Assistimos a problemas semelhantes por todo o continente europeu. Em Espanha, são necessários mais de 15 mil camionistas para suprir necessidades, e espera-se que cheguem a faltar 400 mil operários de construcão civil, quando houver o antecipado boom da construção com a “bazuca europeia”, alertaram associações patronais ao El País, num momento em que não falta trabalho no setor, quando tantas famílias confinadas se aperceberam que afinal precisavam de obras em casa.
Na Holanda chega a haver 126 vagas por cada 100 desempregados, mostram os dados do Gabinete Central de Estatísticas (CBS), sendo esperado que esta escassez de mão-de-obra bata recordes no primeiro trimestre de 2022, sobretudo nos setores da informática e da banca. Em França, mais de 40% dos funcionários da hotelaria e restauração trabalham em empresas que enfrentam escassez de mão-de-obra, mostram dados do Ministério do Trabalho, citados pelo Le Monde.
A lista de países e setores que enfrentam escassez laboral poderia continuar por aí em diante. A pandemia pode ter agravado a situação, mas é uma tendência bem mais profunda. “Muitas das economias da eurozona já experienciavam uma falta de trabalhadores qualificados pré-pandemia, devido ao envelhecimento”, lembra um relatório do ING Think.
Afinal, trata-se de um continente com uma média de 1,53 filhos por mulher em 2019, segundo os dados do Eurostat, oscilando entre 1,14 em Malta e 1,86 em França. Em contraste, entre mulheres imigrantes na Europa o número de filhos está em crescimento desde 2013 – no Luxemburgo, chegam a representar mais de 65% dos nascimentos, muitos deles certamente oriundos da comunidade portuguesa – e os apelos a abrir as portas à imigração para enfrentar a quebra na natalidade aumentam.

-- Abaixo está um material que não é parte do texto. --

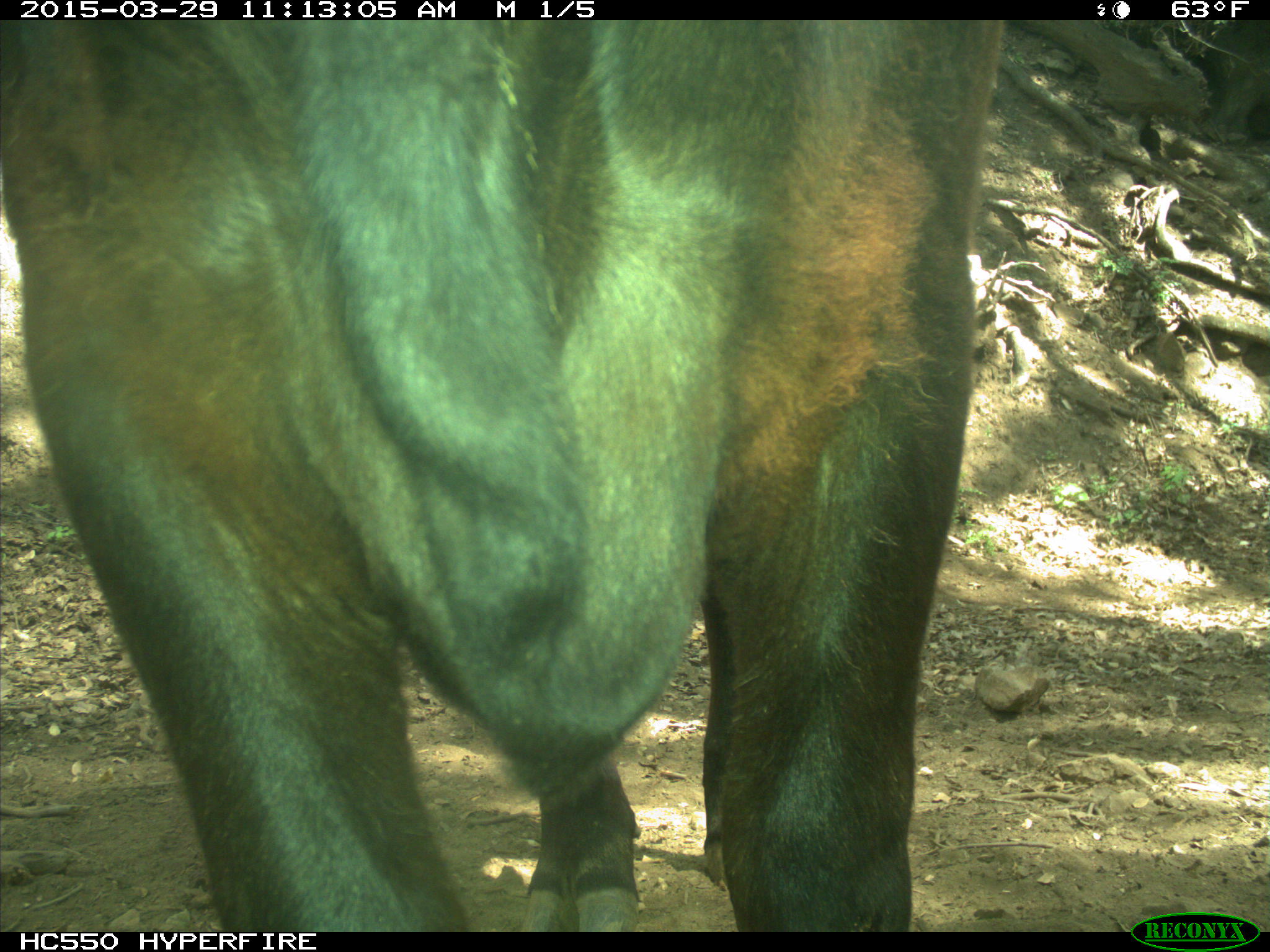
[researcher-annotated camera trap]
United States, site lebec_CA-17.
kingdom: Animalia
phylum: Chordata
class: Mammalia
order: Artiodactyla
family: Bovidae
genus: Bos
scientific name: Bos taurus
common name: domestic cow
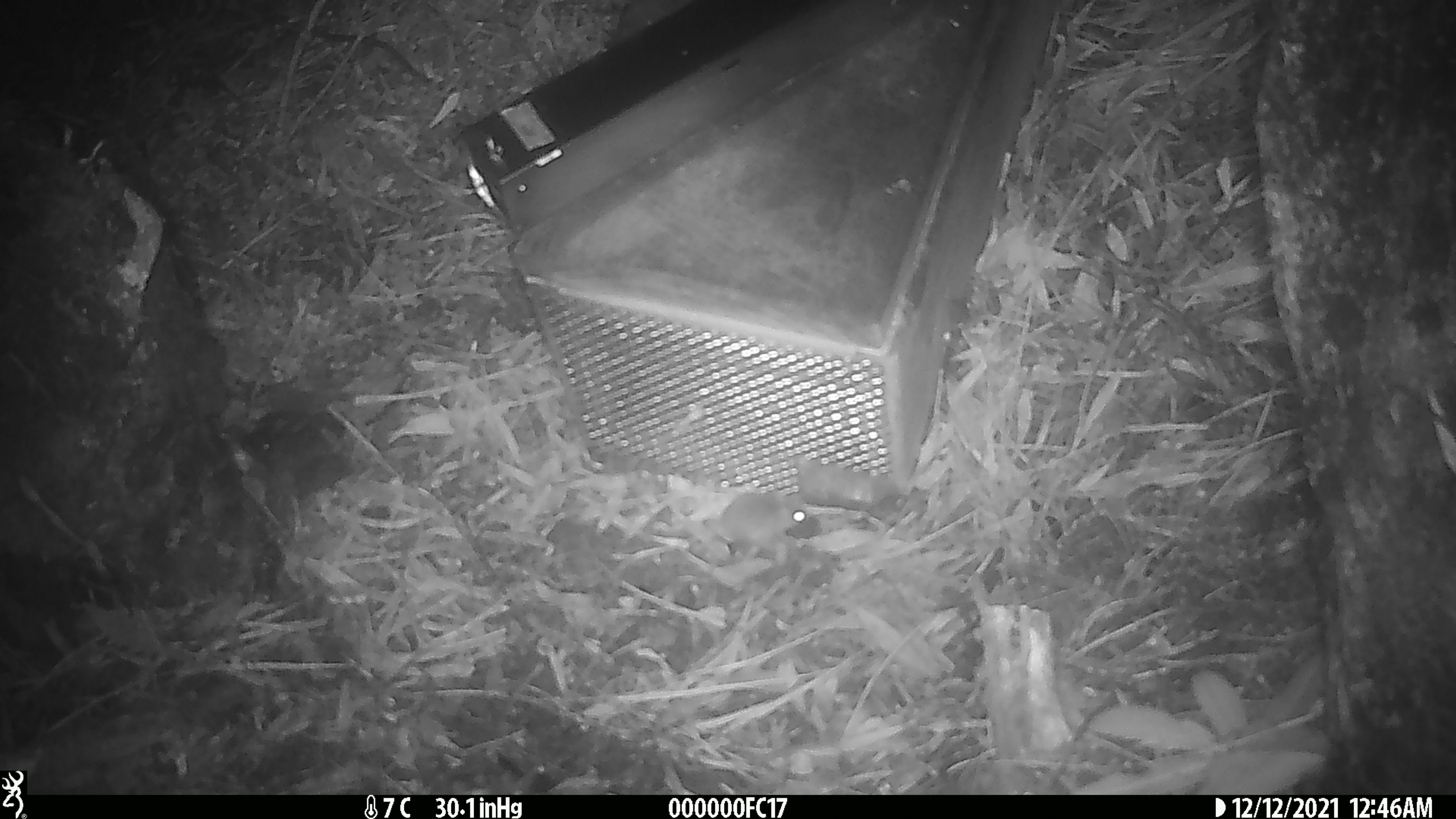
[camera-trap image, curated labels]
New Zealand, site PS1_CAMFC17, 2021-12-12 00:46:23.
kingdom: Animalia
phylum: Chordata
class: Mammalia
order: Rodentia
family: Muridae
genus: Mus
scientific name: Mus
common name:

Mas o desafio que a Europa enfrenta, no que toca a enfrentar os impactos mais imediatos da covid-19 na força de trabalho, empalidecem comparado com a crise de escassez laboral nos EUA. Enquanto em boa parte da Europa os Governo apostaram de forma sem precedentes em medidas como o layoff, para evitar despedimentos, o mesmo não se sucedeu nos EUA, deixando milhões desempregados, recebendo apoios do Governo federal devido à pandemia. Muitos, insatisfeitos com os seus trabalhos anteriores, aproveitaram para ganhar formação, outros tentaram apostar em conseguir trabalho em setores mais bem pagos ou com mais condições. Deixando os setores da restauração, hospitalidade ou outros serviços à beira do colapso, quando tentaram reabrir – este inverno ainda terão de lidar com um tsunami de baixas devido à Omicron.
Para piorar a situação, nesse mesmo ano houve um pico de reformas antecipadas, deixando muitos boomers fora do mercado de trabalho. Frequentemente sob pressão dos seus empregadores, por desfrutarem de salários mais altos que os seus precários colegas millennials, outras vezes por opção própria, por receio de contrair covid-19. Ao mesmo tempo, nem sequer tinham imigrantes para os substituírem, com a política migratória americana praticamente congelada entre a Administração de Trump e a de Biden, estando as detenções na fronteira com o México a bater recordes.
“A pandemia tornou o desequilíbrio demográfico da humanidade ainda mais óbvio”, lê-se no New York Times. “Nações ricas rapidamente a envelhecer produzem demasiado poucos novos trabalhadores, enquanto países com excedente de pessoas jovens frequentemente não têm trabalho para todos”.